【宝塚記念回顧】“クビ差の完勝”イクイノックス 4着ジェラルディーナは「理解できる奇策」
これが世界規格の強さ イクイノックスが大外から力で捻じ伏せる
中間の降雨の影響もあったか、良馬場でも少し時計のかかる状態での前半1000m58秒9は、やや速めのラップ。実際に先行勢が壊滅の流れで後方待機組に展開は向いたとはいえ、勝ち馬の強さはやはり別格だったと言わざるを得ない。
そのイクイノックス。スタート後にポジションを取りに行きかけたものの馬場の緩い内で包まれるのを嫌ってか後方に下げての競馬となったが、落ち着いて自分のリズムでの追走。3コーナーからは大外を回って進出する形で、4コーナーでもタイトな内回りで大きく外へ膨れ加減だったが、力で捻じ伏せるように先頭に立つと、ゴール前こそ内から2着馬の強襲に遭ったとはいえ、着差以上の力の違いを見せての完勝だった。初の関西圏での競馬で、長距離輸送のリスクを避ける意味での早目の栗東入りを選択した陣営の思惑通りに、隙のない仕上げ。どういう競馬になっても、リラックスして走ることができれば世界規格の強さを示すことができることを、改めて証明したと言える。
2着スルーセブンシーズは、道中は勝ち馬を前に見る形で運んだが、直線で一旦は進路を失いながらも内に進路を切り替えて鋭く伸びたもの。これまた栗東に滞在しての好仕上りに加え、展開も向いたとはいえ、この先まだまだ強くなりそうな感を受けた。
3着ジャスティンパレスは、長距離戦を使われてきたこともあってか、自分のポジションで運ぶことができなかったが、最後はよく差を詰めて天皇賞馬としての貫禄は示した。
4着ジェラルディーナは、3コーナー手前から一気に動いて直線を向く競馬で、結果的にはもう少し溜めていれば、という印象を受けた。

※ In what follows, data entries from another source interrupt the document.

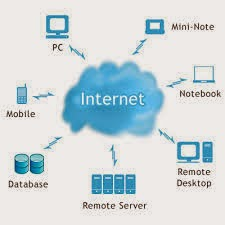 Cloud Computing Training in Jaipur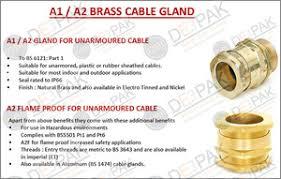A1 A2 Gland Chart A1 A2 Metal Cable Gland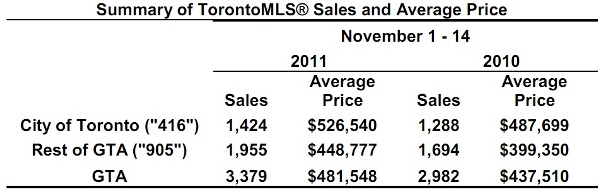 Toronto Real Estate Market Report: November 2011 Mid-Month Statistics Photo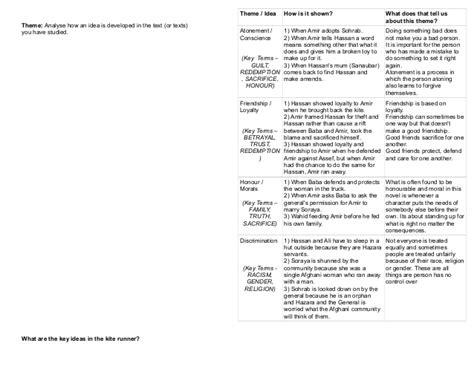 kite runner revision the kite runner character essays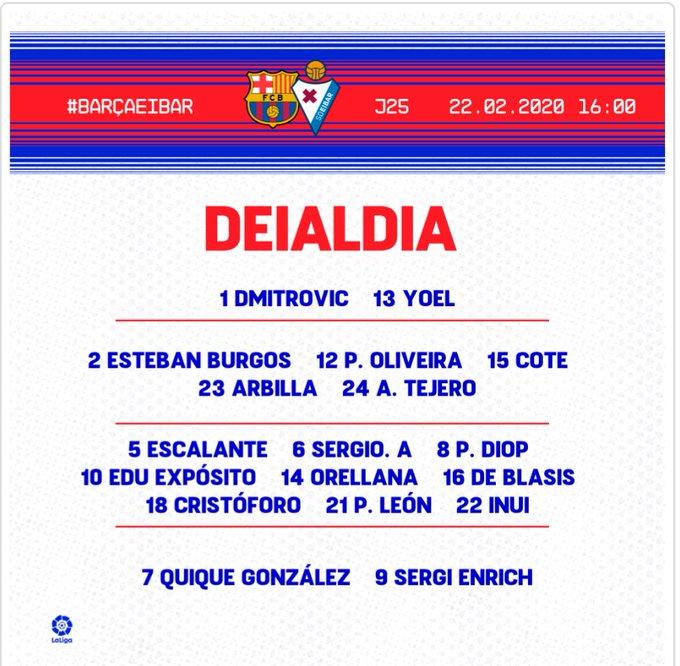 La convocatoria del Eibar para el duelo ante el FC Barcelona.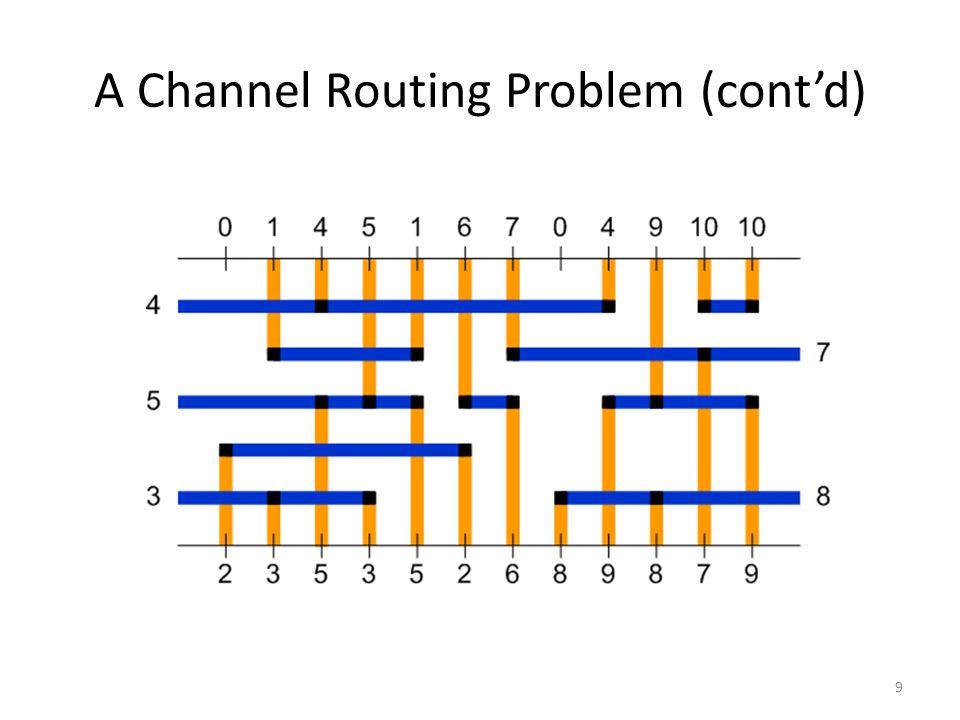 A Channel Routing Problem (cont'd) 9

ただ、勝ち馬と一緒に動く形では敵わないという意味では奇策もまたアリだったか。
5着ディープボンドは、3着馬同様に良馬場2200mの速い流れで自分の競馬ができなかったが、直線で渋太く粘って力は示した。
アスクビクターモアは、前の組には厳しい流れだったとはいえ、ここまで大きく崩れたのは昨秋の状態になかったと見るべきであり、ここ2走の敗因も馬場などの影響ではないと判断できる。